During a speech to students at Bowie State University in Maryland on March 13, Senator Rand Paul (R-Ky.) warned of a particular danger, one that gets very little coverage in the establishment media.

“We have something now in America called indefinite detention,” Paul told the mostly minority audience. “This means that an American citizen could be indefinitely placed in prison and sent to Guantanamo Bay forever without trial.”

As for who should fear that fact that the president has assumed the power to deny citizens of their right to due process, Paul shared a bit of history with students.

Who should be afraid of this? Anybody think that you might want to be afraid if you’re Jewish? Have people ever seen any kind of animus towards the Jewish people? Anybody ever think there was any animus towards African-Americans in our country? Anybody ever think there’s been an animus towards any kind of minority in our country ought to be concerned about incarceration without a trial?

The indefinite detention referred by Senator Paul was part of the 2011 National Defense Authorization Act (NDAA).

On December 31, 2011, with the president’s signing of that law, the writ of habeas corpus — a civil right so fundamental to Anglo-American common law history that it predates the Magna Carta — is voidable upon the command of the president of the United States. The Sixth Amendment right to counsel is also revocable at his will.

One of the most noxious elements of the NDAA is that it places the U.S. military at the disposal of the president for the apprehension, arrest, and detention of those suspected of posing a danger to the homeland (whether inside or outside the borders of the United States and whether the suspect be a citizen or foreigner). The endowment of such a power to the president by the Congress is nothing less than a de facto legislative repeal of the Posse Comitatus Act of 1878, the law forbidding the use of the military in domestic law enforcement.

Furthermore, a key component of the NDAA 2012 mandates a frightening grant of immense and unconstitutional power to the executive branch. Under the provisions of Section 1021, the president is afforded the absolute power to arrest and detain citizens of the United States without their being informed of any criminal charges, without a trial on the merits of those charges, and without a scintilla of the due process safeguards protected by the U.S. Constitution.

Further, in order to execute the provisions of Section 1021, Section 1022 (among others) unlawfully gives the president the absolute and unquestionable authority to deploy the armed forces of the United States to apprehend and to indefinitely detain those suspected of threatening the security of the “homeland.” In the language of this legislation, these people are called “covered persons.”

The universe of potential “covered persons” includes every citizen of the United States of America.

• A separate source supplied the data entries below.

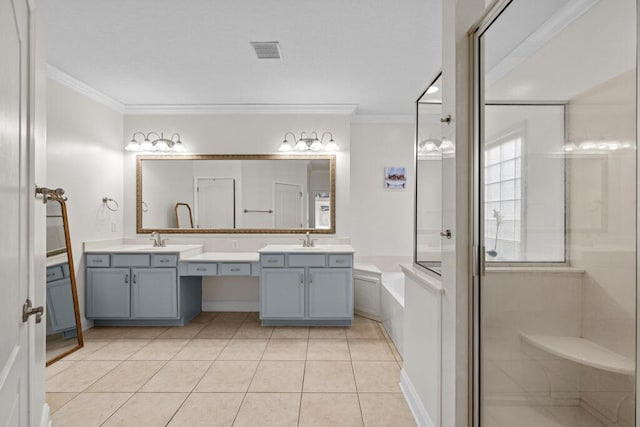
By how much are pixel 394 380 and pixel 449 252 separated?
1439 mm

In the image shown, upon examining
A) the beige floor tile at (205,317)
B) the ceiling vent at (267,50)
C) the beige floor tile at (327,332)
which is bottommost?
the beige floor tile at (205,317)

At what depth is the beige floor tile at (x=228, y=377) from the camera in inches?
102

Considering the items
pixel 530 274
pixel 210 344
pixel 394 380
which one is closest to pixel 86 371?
pixel 210 344

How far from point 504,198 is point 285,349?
2.53 metres

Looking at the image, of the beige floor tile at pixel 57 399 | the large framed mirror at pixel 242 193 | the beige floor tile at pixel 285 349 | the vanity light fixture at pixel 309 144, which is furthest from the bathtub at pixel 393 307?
the beige floor tile at pixel 57 399

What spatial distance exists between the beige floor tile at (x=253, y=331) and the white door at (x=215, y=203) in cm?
122

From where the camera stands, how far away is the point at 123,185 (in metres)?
4.57

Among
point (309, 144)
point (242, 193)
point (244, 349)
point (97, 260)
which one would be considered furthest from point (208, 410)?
point (309, 144)

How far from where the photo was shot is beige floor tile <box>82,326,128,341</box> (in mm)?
3691

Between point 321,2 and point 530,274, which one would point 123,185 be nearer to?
point 321,2

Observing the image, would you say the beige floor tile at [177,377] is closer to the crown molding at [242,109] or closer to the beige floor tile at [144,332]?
the beige floor tile at [144,332]

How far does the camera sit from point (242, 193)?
456 cm

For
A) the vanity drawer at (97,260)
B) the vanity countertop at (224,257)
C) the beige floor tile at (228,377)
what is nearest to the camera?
the beige floor tile at (228,377)

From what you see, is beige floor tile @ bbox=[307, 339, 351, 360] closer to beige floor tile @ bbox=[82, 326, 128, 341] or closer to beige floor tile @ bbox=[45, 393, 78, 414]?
beige floor tile @ bbox=[45, 393, 78, 414]
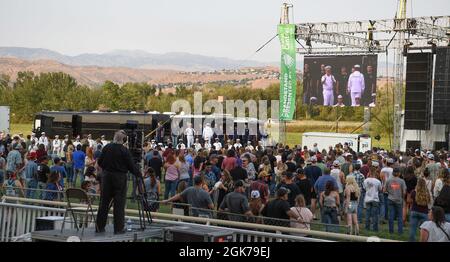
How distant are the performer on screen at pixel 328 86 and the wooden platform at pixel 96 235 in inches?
1110

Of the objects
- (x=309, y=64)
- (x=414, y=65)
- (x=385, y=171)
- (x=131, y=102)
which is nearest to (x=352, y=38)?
(x=309, y=64)

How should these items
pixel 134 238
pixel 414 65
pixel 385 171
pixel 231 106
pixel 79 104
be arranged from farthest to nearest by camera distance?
1. pixel 79 104
2. pixel 231 106
3. pixel 414 65
4. pixel 385 171
5. pixel 134 238

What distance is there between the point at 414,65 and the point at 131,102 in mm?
55335

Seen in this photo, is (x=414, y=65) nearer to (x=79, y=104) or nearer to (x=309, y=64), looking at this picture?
(x=309, y=64)

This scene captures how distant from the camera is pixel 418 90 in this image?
104 ft

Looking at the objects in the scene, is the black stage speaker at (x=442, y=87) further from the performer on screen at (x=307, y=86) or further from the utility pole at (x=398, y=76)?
the performer on screen at (x=307, y=86)

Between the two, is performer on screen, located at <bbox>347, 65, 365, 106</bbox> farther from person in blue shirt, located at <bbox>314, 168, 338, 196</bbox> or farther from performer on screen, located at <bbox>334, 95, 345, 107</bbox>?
person in blue shirt, located at <bbox>314, 168, 338, 196</bbox>

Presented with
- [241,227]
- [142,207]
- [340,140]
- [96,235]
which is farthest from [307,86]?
[96,235]

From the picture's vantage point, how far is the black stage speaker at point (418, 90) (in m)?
31.5

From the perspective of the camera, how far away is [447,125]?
1289 inches

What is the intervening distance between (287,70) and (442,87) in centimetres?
814

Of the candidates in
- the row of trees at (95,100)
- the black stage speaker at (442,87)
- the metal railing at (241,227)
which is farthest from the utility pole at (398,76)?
the row of trees at (95,100)

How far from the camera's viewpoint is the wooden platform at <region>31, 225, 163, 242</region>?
791cm

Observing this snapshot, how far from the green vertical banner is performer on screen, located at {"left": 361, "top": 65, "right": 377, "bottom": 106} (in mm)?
3570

Any American could one day find himself or herself branded a “belligerent” and thus subject to the complete confiscation of his or her constitutional civil liberties and nearly never-ending incarceration in a military prison.

The relevant issue regarding this immense unconstitutional, unconscionable power is not whether it will be used, but that it exists.

“I don’t think this president is going to round up people based on their race, I don’t think he will do that…. I’m not questioning whether the president is a good man; I’m questioning whether you want a law on the books that requires our leaders to be good people.”

Or, as Thomas Jefferson once said, “In questions of power then, let no more be heard of confidence in man, but bind him down from mischief by the chains of the constitution.”